--- Information shown Enclosed Below ---
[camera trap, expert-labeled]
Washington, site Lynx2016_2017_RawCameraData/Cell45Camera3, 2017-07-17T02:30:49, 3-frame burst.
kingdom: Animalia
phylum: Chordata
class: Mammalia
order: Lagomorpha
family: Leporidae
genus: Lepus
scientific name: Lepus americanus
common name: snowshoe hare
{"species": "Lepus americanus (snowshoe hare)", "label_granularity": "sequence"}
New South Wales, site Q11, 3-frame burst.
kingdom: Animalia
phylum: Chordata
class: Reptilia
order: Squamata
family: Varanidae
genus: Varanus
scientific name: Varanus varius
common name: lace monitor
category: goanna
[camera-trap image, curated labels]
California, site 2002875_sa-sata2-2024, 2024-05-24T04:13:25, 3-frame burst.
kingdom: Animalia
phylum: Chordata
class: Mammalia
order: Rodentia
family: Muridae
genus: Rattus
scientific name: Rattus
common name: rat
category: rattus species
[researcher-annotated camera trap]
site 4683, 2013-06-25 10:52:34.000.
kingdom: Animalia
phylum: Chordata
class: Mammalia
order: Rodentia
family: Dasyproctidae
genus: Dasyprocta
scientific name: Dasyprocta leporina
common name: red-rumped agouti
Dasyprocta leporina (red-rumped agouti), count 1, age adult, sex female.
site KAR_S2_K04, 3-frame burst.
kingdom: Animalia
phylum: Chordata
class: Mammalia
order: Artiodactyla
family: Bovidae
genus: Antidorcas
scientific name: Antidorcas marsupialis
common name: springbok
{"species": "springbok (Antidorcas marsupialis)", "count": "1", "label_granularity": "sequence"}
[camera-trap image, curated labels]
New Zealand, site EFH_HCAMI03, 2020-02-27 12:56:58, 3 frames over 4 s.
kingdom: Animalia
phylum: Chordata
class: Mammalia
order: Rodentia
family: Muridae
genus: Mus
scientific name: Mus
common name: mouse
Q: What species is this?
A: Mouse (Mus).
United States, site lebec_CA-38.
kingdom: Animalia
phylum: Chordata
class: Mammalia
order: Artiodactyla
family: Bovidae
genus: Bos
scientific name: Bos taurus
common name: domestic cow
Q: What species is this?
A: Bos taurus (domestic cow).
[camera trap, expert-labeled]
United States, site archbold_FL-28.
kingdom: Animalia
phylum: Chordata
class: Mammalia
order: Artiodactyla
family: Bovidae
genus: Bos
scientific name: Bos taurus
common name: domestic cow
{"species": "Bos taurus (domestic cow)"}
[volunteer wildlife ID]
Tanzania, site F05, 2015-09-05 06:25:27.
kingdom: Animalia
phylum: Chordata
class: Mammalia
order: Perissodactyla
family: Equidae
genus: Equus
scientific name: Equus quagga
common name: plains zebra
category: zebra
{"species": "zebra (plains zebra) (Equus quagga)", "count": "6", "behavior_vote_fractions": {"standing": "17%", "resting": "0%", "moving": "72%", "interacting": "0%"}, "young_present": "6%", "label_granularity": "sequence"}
--- End of Enclosed Information shown ---
* Prompt
Start at the line with "scientific name: Mus" and stop at the end of the records. Write those lines out exactly and add nothing.

* Answer box
scientific name: Mus
common name: mouse
Q: What species is this?
A: Mouse (Mus).
United States, site lebec_CA-38.
kingdom: Animalia
phylum: Chordata
class: Mammalia
order: Artiodactyla
family: Bovidae
genus: Bos
scientific name: Bos taurus
common name: domestic cow
Q: What species is this?
A: Bos taurus (domestic cow).
[camera trap, expert-labeled]
United States, site archbold_FL-28.
kingdom: Animalia
phylum: Chordata
class: Mammalia
order: Artiodactyla
family: Bovidae
genus: Bos
scientific name: Bos taurus
common name: domestic cow
{"species": "Bos taurus (domestic cow)"}
[volunteer wildlife ID]
Tanzania, site F05, 2015-09-05 06:25:27.
kingdom: Animalia
phylum: Chordata
class: Mammalia
order: Perissodactyla
family: Equidae
genus: Equus
scientific name: Equus quagga
common name: plains zebra
category: zebra
{"species": "zebra (plains zebra) (Equus quagga)", "count": "6", "behavior_vote_fractions": {"standing": "17%", "resting": "0%", "moving": "72%", "interacting": "0%"}, "young_present": "6%", "label_granularity": "sequence"}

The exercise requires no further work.